The summer harvest is long gone so a typical succotash might be out of the question, but you can still harness those sunny flavors with this Succotash Soup recipe. It works great with fresh, canned or frozen produce, and can be varied to suit what you have on hand. This recipe is fantastic for emptying out your vegetable drawer the day before a trip to the grocery as there's hardly any vegetable that won't taste great in it!
This is a big batch recipe because we're using the Broth Bomb from our fall box! Good news, though: this soup freezes spectacularly so you can enjoy these fresh veggie flavors whenever you please.

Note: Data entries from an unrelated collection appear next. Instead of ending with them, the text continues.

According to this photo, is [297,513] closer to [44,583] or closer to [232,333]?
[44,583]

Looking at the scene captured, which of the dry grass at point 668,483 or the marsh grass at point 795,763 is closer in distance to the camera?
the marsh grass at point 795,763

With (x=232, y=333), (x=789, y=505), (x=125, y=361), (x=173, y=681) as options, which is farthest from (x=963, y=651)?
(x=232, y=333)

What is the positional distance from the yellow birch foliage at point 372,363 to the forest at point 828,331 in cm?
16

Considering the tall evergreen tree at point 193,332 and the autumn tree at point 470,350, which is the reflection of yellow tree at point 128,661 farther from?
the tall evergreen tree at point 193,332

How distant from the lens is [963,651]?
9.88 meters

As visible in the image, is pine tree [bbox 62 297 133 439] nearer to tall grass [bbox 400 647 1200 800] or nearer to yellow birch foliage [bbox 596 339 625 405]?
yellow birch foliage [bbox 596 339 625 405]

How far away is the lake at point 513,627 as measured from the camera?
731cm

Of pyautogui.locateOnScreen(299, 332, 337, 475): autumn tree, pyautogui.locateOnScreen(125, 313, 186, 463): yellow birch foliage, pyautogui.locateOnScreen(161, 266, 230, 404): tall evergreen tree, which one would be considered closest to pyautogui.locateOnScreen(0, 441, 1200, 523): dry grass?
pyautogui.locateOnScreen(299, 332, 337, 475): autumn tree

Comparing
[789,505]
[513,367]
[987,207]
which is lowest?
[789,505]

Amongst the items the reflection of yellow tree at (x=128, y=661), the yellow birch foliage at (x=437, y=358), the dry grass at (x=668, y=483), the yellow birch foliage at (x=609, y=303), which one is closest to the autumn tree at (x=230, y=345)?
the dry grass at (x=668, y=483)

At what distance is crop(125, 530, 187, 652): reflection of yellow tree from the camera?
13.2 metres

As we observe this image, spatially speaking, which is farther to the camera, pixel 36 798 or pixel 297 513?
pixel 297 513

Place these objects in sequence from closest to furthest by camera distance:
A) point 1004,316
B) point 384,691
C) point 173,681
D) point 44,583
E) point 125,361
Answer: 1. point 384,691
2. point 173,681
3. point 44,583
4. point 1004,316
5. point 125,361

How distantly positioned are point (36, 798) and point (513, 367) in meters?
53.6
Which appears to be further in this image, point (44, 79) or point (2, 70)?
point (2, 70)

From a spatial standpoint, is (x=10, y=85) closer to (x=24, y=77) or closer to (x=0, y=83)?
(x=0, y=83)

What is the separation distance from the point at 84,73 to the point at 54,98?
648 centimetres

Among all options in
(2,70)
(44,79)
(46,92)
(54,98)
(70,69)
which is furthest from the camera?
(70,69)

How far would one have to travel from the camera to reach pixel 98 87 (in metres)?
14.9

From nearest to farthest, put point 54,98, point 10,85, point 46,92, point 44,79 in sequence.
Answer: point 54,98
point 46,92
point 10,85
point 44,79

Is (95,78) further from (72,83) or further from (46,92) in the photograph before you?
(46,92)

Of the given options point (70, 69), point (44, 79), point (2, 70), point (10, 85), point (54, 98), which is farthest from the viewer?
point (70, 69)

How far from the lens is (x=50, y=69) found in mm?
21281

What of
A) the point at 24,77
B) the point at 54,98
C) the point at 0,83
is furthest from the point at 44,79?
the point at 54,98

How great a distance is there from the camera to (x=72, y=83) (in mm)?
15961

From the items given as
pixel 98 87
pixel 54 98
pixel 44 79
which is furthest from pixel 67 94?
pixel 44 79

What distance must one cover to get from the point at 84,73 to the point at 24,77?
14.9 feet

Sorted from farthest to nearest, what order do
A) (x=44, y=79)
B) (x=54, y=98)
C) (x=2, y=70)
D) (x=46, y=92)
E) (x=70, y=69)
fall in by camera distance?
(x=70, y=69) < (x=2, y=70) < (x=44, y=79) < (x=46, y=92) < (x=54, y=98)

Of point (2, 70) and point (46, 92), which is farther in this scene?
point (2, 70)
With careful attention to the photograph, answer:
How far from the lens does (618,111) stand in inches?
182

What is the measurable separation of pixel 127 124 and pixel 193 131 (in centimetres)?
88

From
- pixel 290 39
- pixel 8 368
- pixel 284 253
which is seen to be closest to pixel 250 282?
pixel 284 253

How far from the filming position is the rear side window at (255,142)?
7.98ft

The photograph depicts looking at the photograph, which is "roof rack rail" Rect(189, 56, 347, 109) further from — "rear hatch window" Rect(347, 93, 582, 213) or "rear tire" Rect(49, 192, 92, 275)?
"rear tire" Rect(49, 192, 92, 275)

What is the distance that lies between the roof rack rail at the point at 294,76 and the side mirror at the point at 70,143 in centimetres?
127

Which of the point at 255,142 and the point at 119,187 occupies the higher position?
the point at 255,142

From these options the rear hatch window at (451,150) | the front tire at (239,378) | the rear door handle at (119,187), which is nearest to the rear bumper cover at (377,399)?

This Succotash Soup recipe is jam-packed with fresh summer flavors even if you're using frozen or canned ingredients!
1/4 cup butter or refined coconut oil
1/4 cup all purpose flour
2 large yellow onions, diced small
1 head of garlic, peeled and minced
4 quarts water
1 broth bomb
8 ears of sweet corn, kernels removed and set aside
or sub: 2lbs frozen sweet corn kernels
or sub: 3 cans sweet corn kernels
12 oz lima beans, fresh, frozen, or canned
2 whole zucchini, cut into quartered rounds
2 whole red bell peppers, diced large
2 large carrots, cut into rounds
1 tbsp dried kaffir lime leaves
1 tbsp whole black peppercorn
2 tsp dried tarragon
1 cup heavy cream, milk, or plant-based alternative
2 whole limes
Kosher salt, to taste
Fresh parsley, for garnish
In a large stock pot, melt butter or coconut oil over medium heat. Add diced onions, garlic, and sweet corn kernels. Cook until onions are translucent and fragrant.
Add flour and whisk until combined to create a roux. Cook for five minutes, whisking or stirring frequently so that the roux does not burn.
Slowly start to add water, whisking constantly.
When all the water is added, add all the vegetables and the lima beans. If using fresh corn, add the corn cobs, too! Bring to a simmer.
Once the soup is simmering, add the Broth Bomb and stir frequently until it is fully dissolved.
Wrap kaffir lime leaves and peppercorns in cheesecloth or encapsulate in a tea strainer. Float in the soup while it simmers for about 30 minutes, then remove and discard. If you used corn cobs, remove them now, too.
Finish soup by slowly stirring in heavy cream or plant-based milk, dried tarragon, and the zest of one fresh lime. Salt to taste and cook for an additional 10 minutes to allow flavors to fully incorporate.
Garnish with fresh parsley and lime wedges to serve.
Note: You can add virtually anything to this soup to really make it your own. Tomatoes, potatoes, green beans, baked tofu, diced bacon, and hot sauce are just a few ideas.